Comfort escapes them anywhere but here, in their bed, pressed to one another. But still Jon has brought her happy warmth outside their rooms. He has summoned singers to the keep, even one that stayed for sixth months the year before, to play for her and aid her in her lessons upon the high harp. He always admires her needlework, proudly wears only the clothing she has stitched so carefully for him.

She settles into him, surprising even herself with the ease that the motions come to her as she rolls around to face him and stare at his face. Sansa tries to memorize the contours of his skin, tries to call to mind the look of his rare smiles when they appear upon his face.

“I do love you, you know.” He says, when the candles have gone out and her tears have dried and darkness and quiet rule their chambers. “But I don’t know how to love a woman like you, Sansa. It scares me, the intensity of these emotions. I will do whatever I can to aid you, to bring a child of yours into this world. Upon the morrow, I will write the Citadel and the Sept, my father and all the great healers across the narrow seas.

“Whatever you will have of me, I will do…my heart beats for you, and only you.” He stuns her to silence, more than the times he has tried to dance or make her laugh with sly comments here and there. Her heart races as she thinks of it all: the kittens and the singers, the flowers and the glances. 

“Jon, I-” She sighs, heavy with her sorrow. “I just want to make you smile.”

“You do, everyday, love.” He says, and pushes a piece of the red hair matted to her skin away from her eyes and behind her ear. “You make me want to sing and I can’t carry a tune, but I’d do it for you.”
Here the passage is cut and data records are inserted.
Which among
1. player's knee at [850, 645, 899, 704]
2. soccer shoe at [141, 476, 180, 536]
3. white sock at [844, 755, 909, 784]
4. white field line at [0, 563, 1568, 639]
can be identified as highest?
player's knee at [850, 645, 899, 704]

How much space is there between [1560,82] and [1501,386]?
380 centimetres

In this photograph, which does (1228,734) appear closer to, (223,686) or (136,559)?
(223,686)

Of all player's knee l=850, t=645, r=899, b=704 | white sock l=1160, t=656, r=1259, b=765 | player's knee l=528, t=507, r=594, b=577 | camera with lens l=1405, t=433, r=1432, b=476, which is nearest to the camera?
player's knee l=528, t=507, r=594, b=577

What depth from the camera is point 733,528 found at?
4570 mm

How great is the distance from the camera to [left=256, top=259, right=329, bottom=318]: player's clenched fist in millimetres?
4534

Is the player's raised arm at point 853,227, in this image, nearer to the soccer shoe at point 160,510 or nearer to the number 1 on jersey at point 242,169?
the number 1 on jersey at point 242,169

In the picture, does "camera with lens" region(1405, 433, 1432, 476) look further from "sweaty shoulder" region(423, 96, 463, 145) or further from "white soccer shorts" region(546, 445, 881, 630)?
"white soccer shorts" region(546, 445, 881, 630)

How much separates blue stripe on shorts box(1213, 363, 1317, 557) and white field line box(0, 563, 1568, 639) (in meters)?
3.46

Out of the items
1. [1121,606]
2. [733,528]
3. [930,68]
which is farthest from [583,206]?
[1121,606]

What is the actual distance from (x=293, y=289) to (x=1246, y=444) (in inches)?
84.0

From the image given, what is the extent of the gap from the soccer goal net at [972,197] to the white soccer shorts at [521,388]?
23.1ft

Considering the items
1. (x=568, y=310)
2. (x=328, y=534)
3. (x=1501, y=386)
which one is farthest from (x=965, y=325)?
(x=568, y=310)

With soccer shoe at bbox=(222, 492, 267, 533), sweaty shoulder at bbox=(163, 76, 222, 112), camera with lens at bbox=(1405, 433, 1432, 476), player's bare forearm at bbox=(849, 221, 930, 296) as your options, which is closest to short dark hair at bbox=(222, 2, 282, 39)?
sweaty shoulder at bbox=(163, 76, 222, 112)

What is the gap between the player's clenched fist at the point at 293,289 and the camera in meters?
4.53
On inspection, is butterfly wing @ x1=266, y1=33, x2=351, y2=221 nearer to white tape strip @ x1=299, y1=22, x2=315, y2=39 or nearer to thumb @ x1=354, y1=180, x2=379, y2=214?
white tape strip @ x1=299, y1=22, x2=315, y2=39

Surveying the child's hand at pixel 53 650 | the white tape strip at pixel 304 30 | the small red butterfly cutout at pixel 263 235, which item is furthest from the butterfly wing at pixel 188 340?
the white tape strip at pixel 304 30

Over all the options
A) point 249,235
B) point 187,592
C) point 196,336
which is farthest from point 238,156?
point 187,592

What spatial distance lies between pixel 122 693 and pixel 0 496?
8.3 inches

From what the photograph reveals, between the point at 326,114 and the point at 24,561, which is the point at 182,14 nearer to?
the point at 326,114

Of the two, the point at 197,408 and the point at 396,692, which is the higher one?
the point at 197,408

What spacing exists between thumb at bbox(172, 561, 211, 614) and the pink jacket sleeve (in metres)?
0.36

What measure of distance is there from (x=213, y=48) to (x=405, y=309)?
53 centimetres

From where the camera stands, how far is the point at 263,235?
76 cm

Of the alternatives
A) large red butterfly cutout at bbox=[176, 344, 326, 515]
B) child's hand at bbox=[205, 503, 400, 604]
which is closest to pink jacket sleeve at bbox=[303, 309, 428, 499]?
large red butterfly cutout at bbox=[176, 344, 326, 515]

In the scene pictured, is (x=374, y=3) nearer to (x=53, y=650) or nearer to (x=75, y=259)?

Sansa can’t bring herself to say the words, not now with so much sadness in this room, but she loves him as well. It is deep and often buried, but he keeps her warm when her body would rather freeze, he brings her to her knees with just one look, he comforts her and shelters her and loves her in his own way. 

 _We are young_. She thinks, blinking away more tears and nestling into him. They have time, to birth their brood, to build their pack. This gentle husband will be a gentle father, and a loving one besides. Time and love will see them through this and any future storm, and until the time comes for her to rise herself again, Sansa will find the strength Jon offers in his arms.